Thanks for your reply, @Bob.
What I’m calling ‘functional morality’ is the meta-ethical idea that morality is the product of an evolved instinct in humans, rather than a fact the exists outside of humans to be discovered in the world. It is secular by supposition, and realist and pluralist as a consequence.
It’s realist because there is a ground truth: evolutionary fitness. It inherits all the uncertainty of that concept, but it is nonetheless a ground truth.
It is pluralist because the specific moral systems that flow from the instinct vary. The instinct is for 1) certain basic subjective moral sentiments like ‘good’ and ‘bad’, and 2) a developmental scaffolding that leads those sentiments to be attached to certain social behaviors. The specific behaviors differ by the specific constraints of the group, as well as by the random walk of cultural evolution; the developmental scaffolding only causes the group to settle on a set of norms and expectations about how to behave.
Because it is evolved, it necessarily exists or existed, in at least a rudimentary form, in non-human animals – for example, the pre-human animals that evolved into humans. It doesn’t exist in all animals, and it doesn’t mean that animals that have it will have a morality that includes humans as moral patients. But we can see rudimentary morality in social animals, particularly our close animal relatives. Behaviors that suggest animal morality include: reacting angrily when they are paid less for the same task; refusing to electrically shock another animal to get food for themselves; risking their lives to save a pack mate – or even an animal of a different species.
We might say these behaviors aren’t ‘moral’, because they are somehow self-interested, but human morality too is often self-interested, as when doing the right thing avoids punishment or social repercussions. If we say that nothing that animals do is moral, we would also need to exclude many human behaviors that are usually understood to be moral.
If human morality looks more complex, it’s because the human ability to abstract – and to believe in abstractions – is significantly greater than in animals. As we can feel pain when our favorite sports team loses, so too can we associate moral sentiments with symbols and myths.
And this goes in the other direction as well: you mention single-cell organisms, and I don’t think there’s a problem with identifying something in common between the reciprocal behavior of those organisms and the more complex reciprocal behavior we call morality.
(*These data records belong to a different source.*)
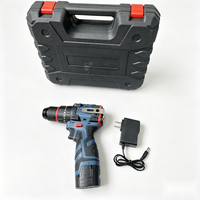Ensemble de perceuse à percussion sans fil 16,8 V, batterie au lithium portable, tournevis électrique multifonctionnel, perceuse à percussion
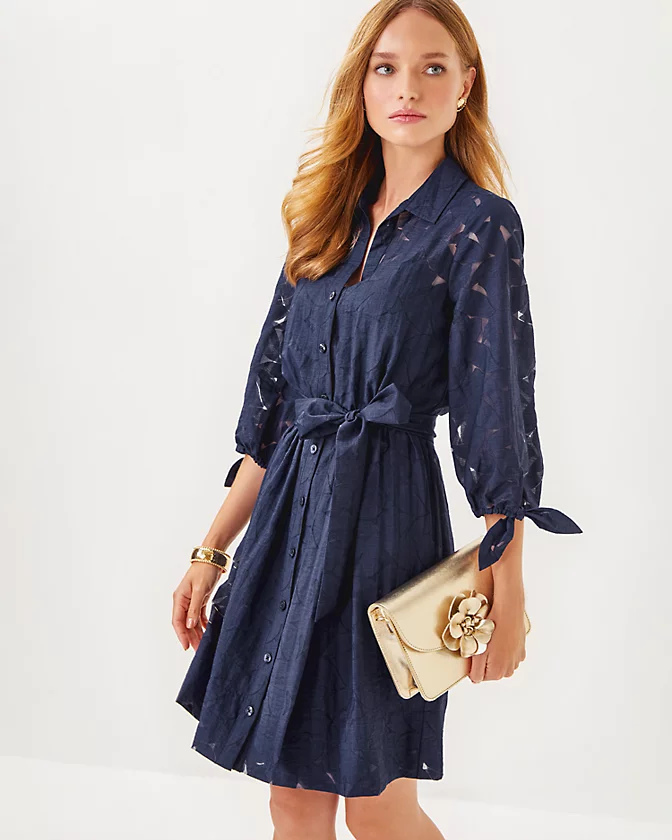 Amrita Shirt dress - LLBeanoutlets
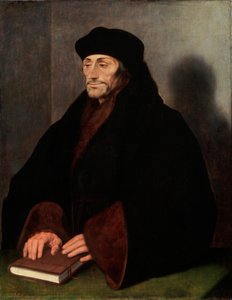 صورة لإراسموس روتردام ، 146669-1536 ، 1523 بواسطة هانز هولبين الأصغر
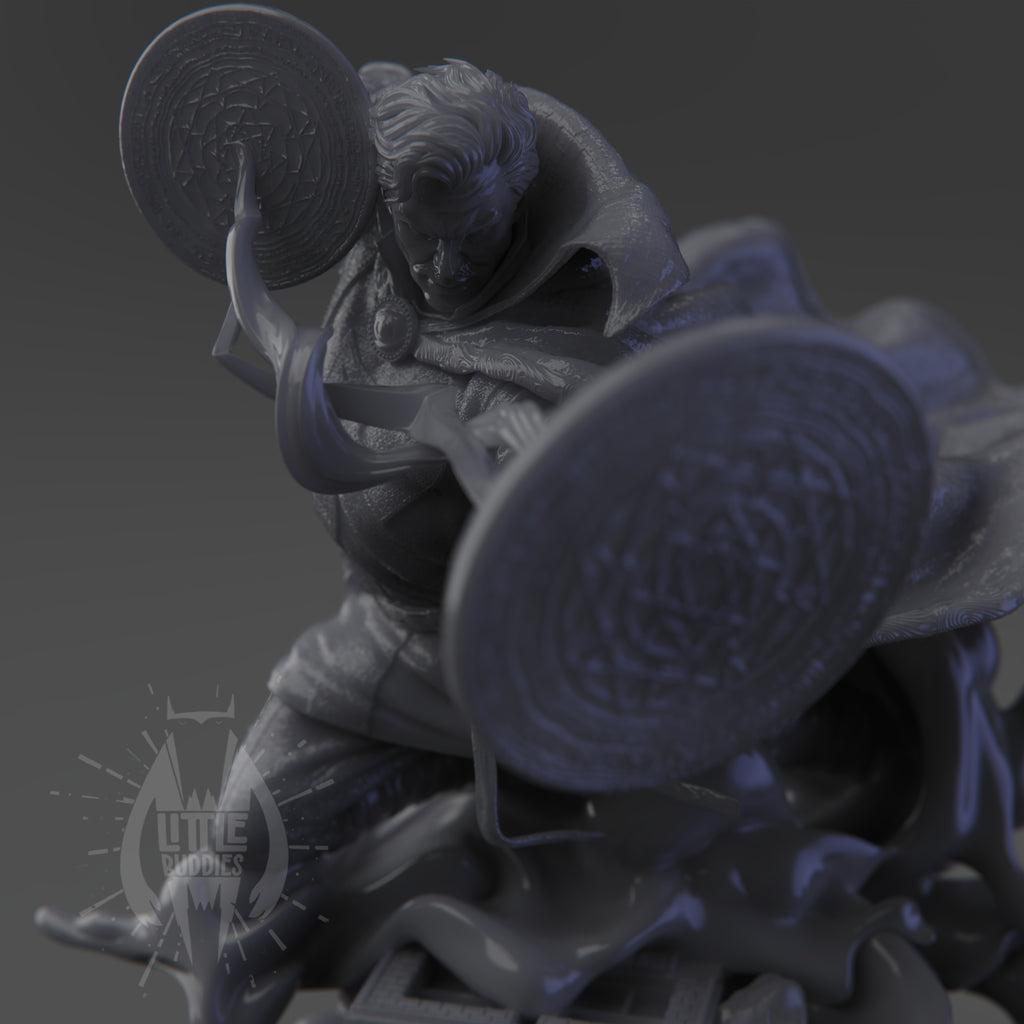 DrStrange 3D printed collectible figure – limited edition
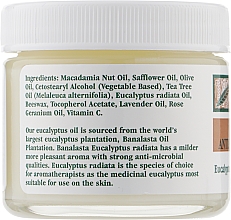 Antiseptische Salbe mit Eukalyptus-Lavendel und Teebaumöl - Tea Tree Therapy Antiseptic Cream With Tea Tree Oil — Bild N2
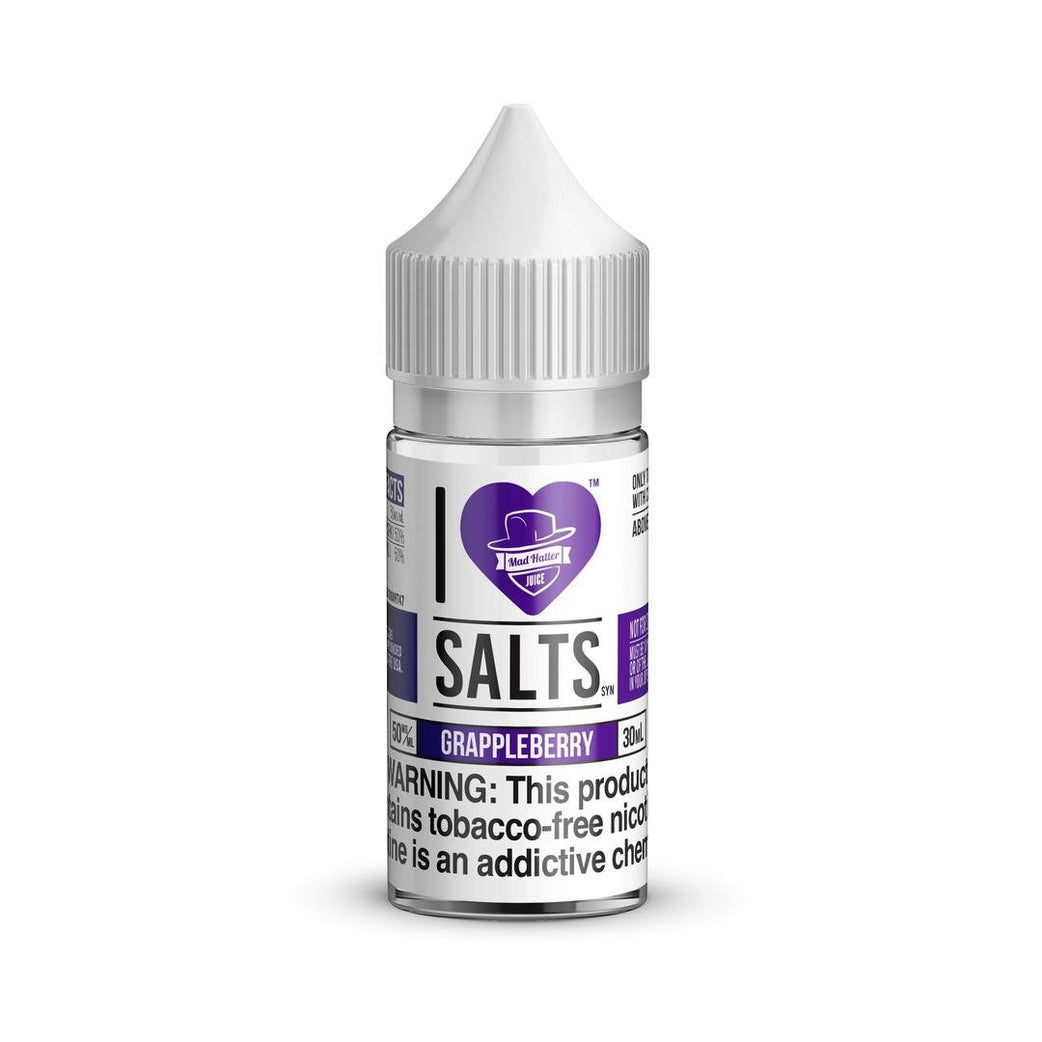 I Love Salts – Grapple Berry 30ML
Cooperation is often a good evolutionary, and morality is just one of those strategies. Where little more than chemical reactions are enough to trigger cooperation at the level of single cells, in more complex life we see more complex behaviors, and in its most complex form in humans we see group consensus building around abstract moral principles.
But the principles should be constrained by the meta-ethics.
To take an analogy, pleasure and pain are also evolved instincts that increase fitness: calorie-rich foods and sex are pleasurable; physical damage and social rejection are painful. But because we can understand this, we can also understand that, though surgery hurts, we shouldn’t avoid it; and though drugs feel pleasurable, we shouldn’t overindulge in them.
The argument I’m making here is that a moral principle like antinatalism is similarly a mistake. Though it feels like it’s ‘good’ because of the complex social and cultural abstractions that justify it, it undermines the pursuit of evolutionary fitness on which the very concept of the good is based. Reproduction must be a moral good at the margin, because that’s where the rubber meets the road in evolution.